▶ [STATED TASK]: Express the lines from the one containing "How much space" through the end as a two-column CSV with headers text and answer. Give one row per line, with the line's text and its answer each in a quoted field and any line breaks replaced by spaces.

______________________________

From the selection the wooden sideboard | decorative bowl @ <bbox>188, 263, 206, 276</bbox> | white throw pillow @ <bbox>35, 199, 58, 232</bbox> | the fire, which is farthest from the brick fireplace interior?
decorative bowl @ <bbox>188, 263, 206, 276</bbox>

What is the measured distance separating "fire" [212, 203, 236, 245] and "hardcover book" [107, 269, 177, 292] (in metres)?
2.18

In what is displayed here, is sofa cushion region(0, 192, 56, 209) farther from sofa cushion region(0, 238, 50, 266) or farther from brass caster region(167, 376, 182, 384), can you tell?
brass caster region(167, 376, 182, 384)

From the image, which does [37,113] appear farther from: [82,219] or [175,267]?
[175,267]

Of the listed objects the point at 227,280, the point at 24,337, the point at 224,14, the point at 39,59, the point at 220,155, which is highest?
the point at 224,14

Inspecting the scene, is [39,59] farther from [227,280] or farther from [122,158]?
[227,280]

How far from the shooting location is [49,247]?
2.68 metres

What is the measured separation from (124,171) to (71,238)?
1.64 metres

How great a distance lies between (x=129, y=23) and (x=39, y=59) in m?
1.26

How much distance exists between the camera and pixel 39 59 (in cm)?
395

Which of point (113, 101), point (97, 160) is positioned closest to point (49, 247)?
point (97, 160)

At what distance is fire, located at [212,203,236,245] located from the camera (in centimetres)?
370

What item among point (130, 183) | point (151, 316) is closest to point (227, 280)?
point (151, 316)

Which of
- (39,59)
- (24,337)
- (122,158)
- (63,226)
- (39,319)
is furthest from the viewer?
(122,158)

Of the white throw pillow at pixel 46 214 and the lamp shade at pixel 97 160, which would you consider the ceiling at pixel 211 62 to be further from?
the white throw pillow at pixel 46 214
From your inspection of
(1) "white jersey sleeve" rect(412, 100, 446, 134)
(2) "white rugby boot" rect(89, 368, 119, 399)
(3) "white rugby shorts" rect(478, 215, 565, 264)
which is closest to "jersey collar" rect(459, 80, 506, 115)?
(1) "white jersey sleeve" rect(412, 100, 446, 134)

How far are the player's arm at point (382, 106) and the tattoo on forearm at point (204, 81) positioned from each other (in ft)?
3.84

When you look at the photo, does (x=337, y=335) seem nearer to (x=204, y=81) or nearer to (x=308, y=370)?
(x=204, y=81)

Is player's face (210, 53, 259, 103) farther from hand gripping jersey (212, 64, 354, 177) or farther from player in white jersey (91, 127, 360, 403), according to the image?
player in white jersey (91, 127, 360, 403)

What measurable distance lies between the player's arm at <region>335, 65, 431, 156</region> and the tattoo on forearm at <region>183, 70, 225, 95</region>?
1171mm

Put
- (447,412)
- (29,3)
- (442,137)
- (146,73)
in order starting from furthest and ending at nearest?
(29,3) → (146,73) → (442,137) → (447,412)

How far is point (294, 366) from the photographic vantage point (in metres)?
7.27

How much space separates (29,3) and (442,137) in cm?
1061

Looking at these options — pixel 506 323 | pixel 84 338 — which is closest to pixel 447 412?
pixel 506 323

______________________________

▶ [ANSWER TO THIS EXERCISE]:
text,answer
"How much space separates (29,3) and (442,137) in cm?","1061"
"Looking at these options — pixel 506 323 | pixel 84 338 — which is closest to pixel 447 412?","pixel 506 323"